The $2.5 billion Mariner East 2 pipeline came online over the weekend following year of work that was fraught with alleged violations flagged by regulators and objections from environmental groups.

Texas-based Energy Transfer said the 350-mile pipeline – which is intended to bring butane, ethane and propane extracted from the Marcellus and Utica shale plays from processing plants in eastern Ohio through West Virginia and Pennsylvania – was entering service on Saturday.

In Washington County, the pipeline cuts through Nottingham, North Strabane, Union and Chartiers townships. A portion also cuts through Rostraver Township in Westmoreland County.

A year ago, the state Department of Environmental Protection ordered a halt to construction on Mariner East 2 and the related 2X project – which is located in the eastern part of the state – because of alleged permit violations. Five weeks later, a consent decree that levied a $12.6 million fine against Energy Transfer subsidiary Sunoco Pipeline allowed work to resume.
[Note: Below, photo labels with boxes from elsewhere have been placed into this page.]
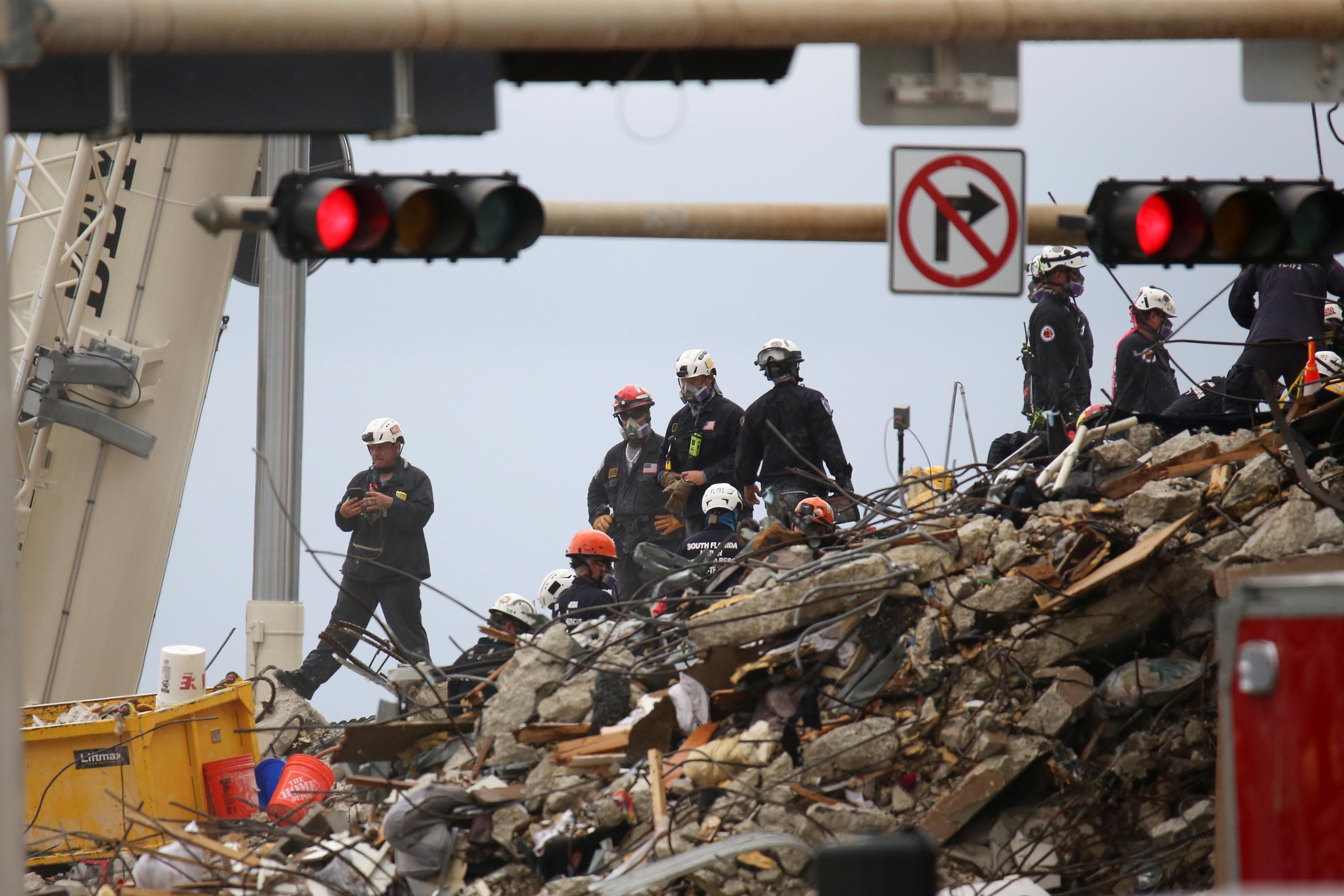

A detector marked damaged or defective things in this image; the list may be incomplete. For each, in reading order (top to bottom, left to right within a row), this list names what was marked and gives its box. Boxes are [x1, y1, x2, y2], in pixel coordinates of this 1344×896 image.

broken concrete slab [1118, 481, 1204, 529]
broken concrete slab [1016, 666, 1091, 736]
broken concrete slab [925, 736, 1048, 849]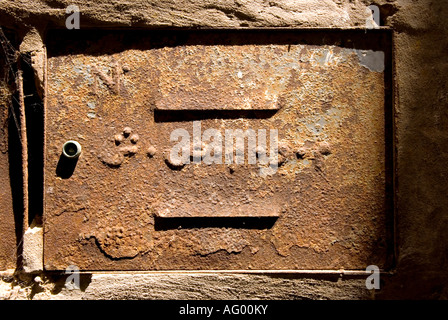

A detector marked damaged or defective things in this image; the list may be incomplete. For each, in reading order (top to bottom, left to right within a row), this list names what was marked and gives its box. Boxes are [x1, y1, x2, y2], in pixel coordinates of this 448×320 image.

corroded metal surface [43, 30, 390, 270]
rusted metal panel [43, 30, 390, 270]
rust stain [43, 31, 390, 270]
rusty metal door [43, 30, 392, 270]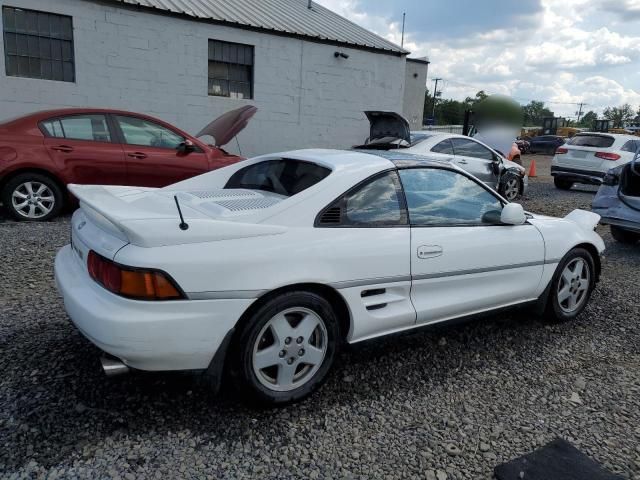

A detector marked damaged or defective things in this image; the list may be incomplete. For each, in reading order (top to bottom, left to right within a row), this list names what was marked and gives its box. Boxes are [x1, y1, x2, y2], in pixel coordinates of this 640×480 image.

damaged vehicle [0, 106, 255, 220]
damaged vehicle [352, 111, 528, 202]
damaged vehicle [592, 145, 640, 244]
damaged vehicle [55, 148, 604, 404]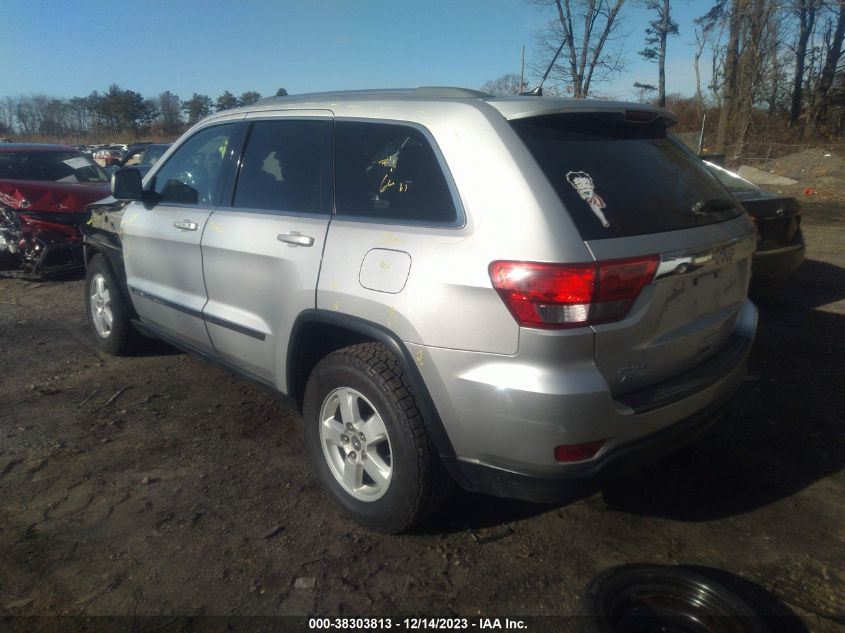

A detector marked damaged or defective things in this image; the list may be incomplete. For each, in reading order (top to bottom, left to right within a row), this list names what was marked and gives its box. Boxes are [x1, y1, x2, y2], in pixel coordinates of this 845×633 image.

damaged car [0, 144, 111, 276]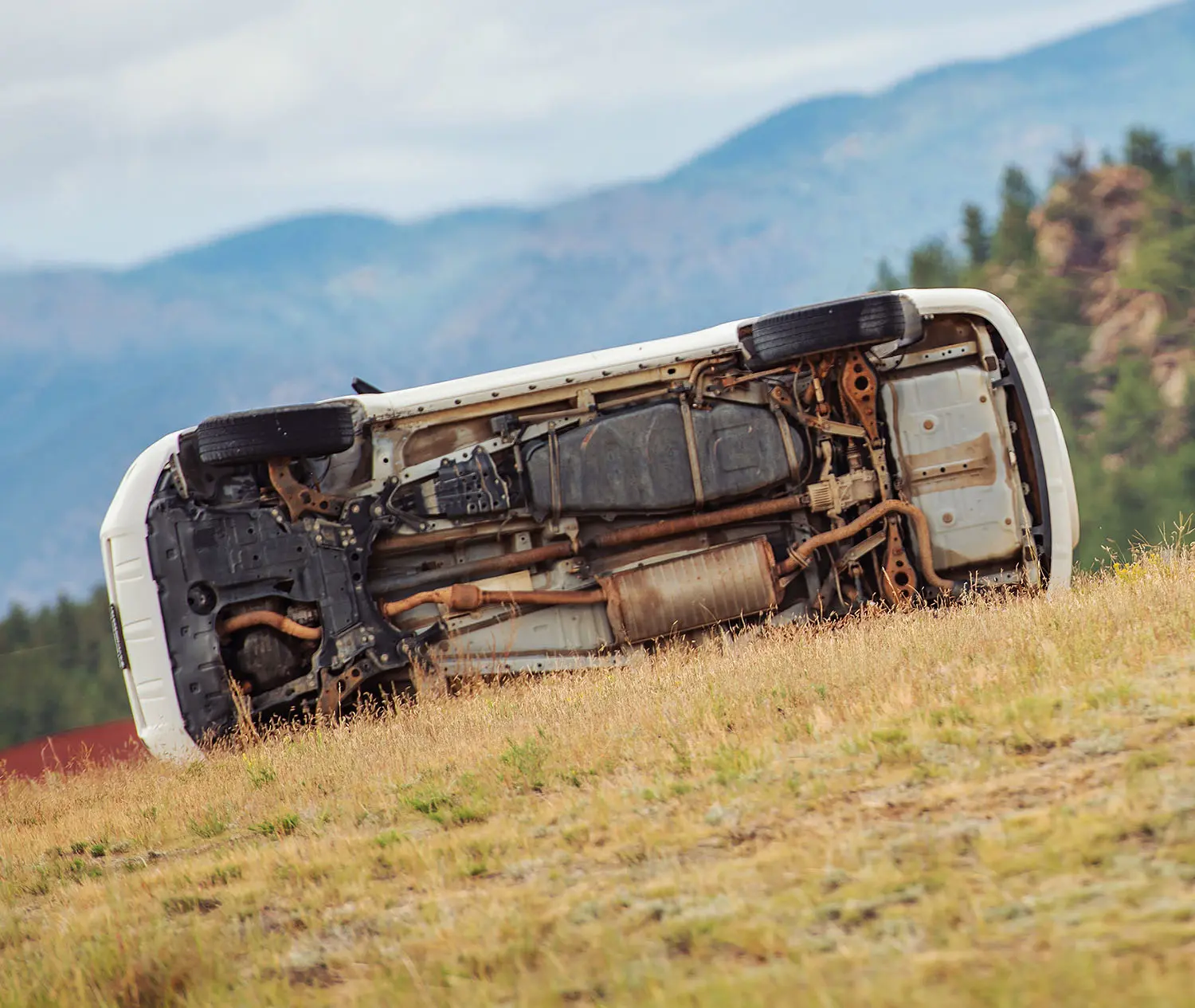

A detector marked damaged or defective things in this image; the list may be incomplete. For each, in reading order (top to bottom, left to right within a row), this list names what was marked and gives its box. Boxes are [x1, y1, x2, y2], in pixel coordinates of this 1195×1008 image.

rusty metal bracket [270, 457, 347, 521]
overturned white vehicle [103, 289, 1076, 755]
rusty exhaust pipe [774, 502, 951, 595]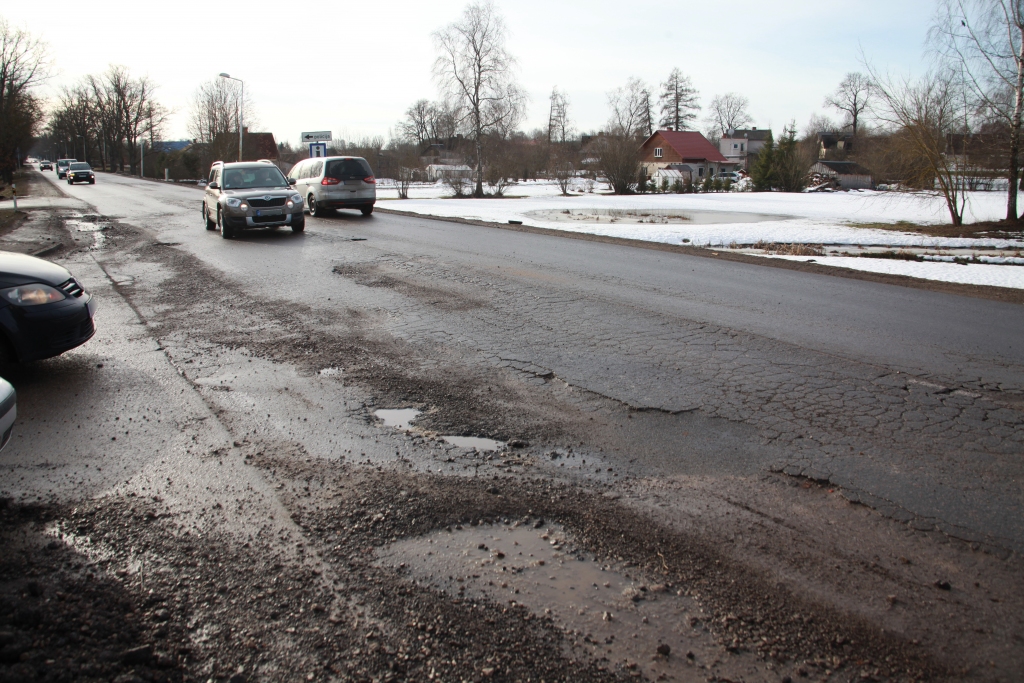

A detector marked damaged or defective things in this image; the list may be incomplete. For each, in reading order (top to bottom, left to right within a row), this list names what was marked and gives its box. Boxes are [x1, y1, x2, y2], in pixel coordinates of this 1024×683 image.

pothole [374, 412, 506, 454]
damaged asphalt road [0, 167, 1020, 683]
pothole [380, 520, 780, 680]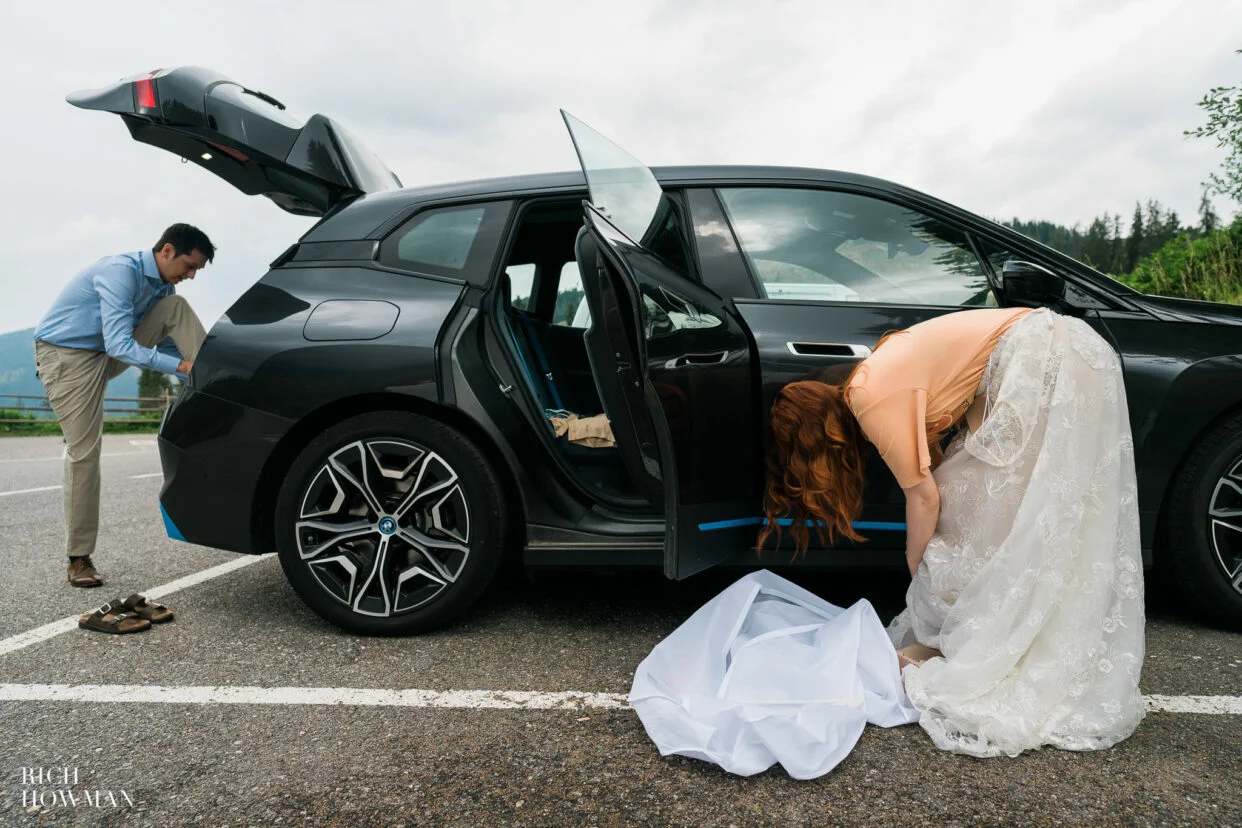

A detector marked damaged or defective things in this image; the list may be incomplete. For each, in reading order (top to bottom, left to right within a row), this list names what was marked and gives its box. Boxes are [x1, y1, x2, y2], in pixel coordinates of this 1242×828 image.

cracked asphalt [2, 436, 1242, 824]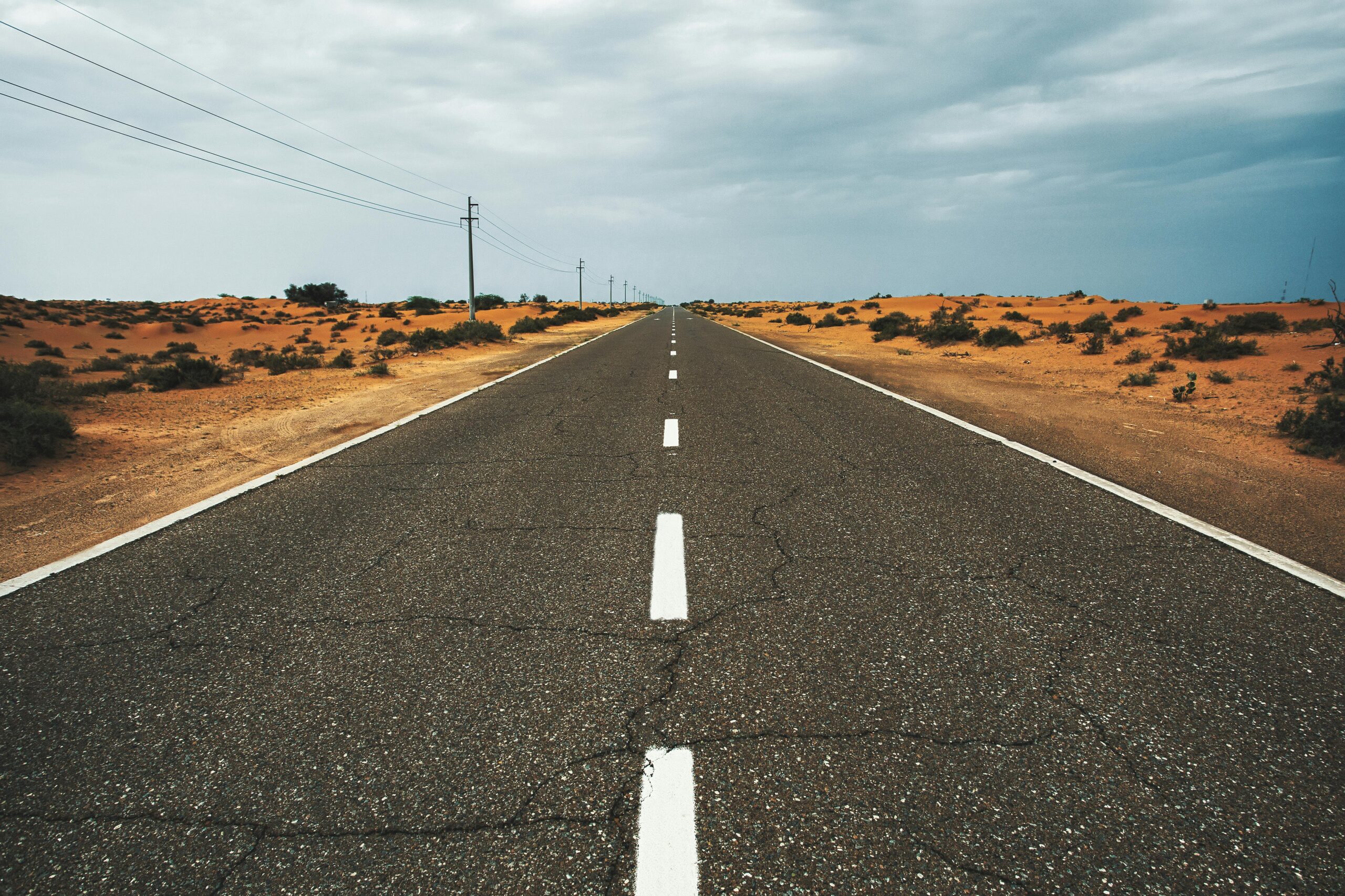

In May, the DEP fined Sunoco another $355,000 for violations of the Clean Streams Law that allegedly occurred during construction between May 2017 and last February.

In August, DEP levied another $148,000 penalty against Sunoco over alleged violations in several counties in eastern Pennsylvania.

In July 2017, a complaint by environmental groups against the company and the DEP prompted the state Environmental Hearing Board to halt horizontal directional drilling work for Mariner East 2. The parties settled early the following month in a deal that involved Sunoco agreeing to modify some of its drilling plans.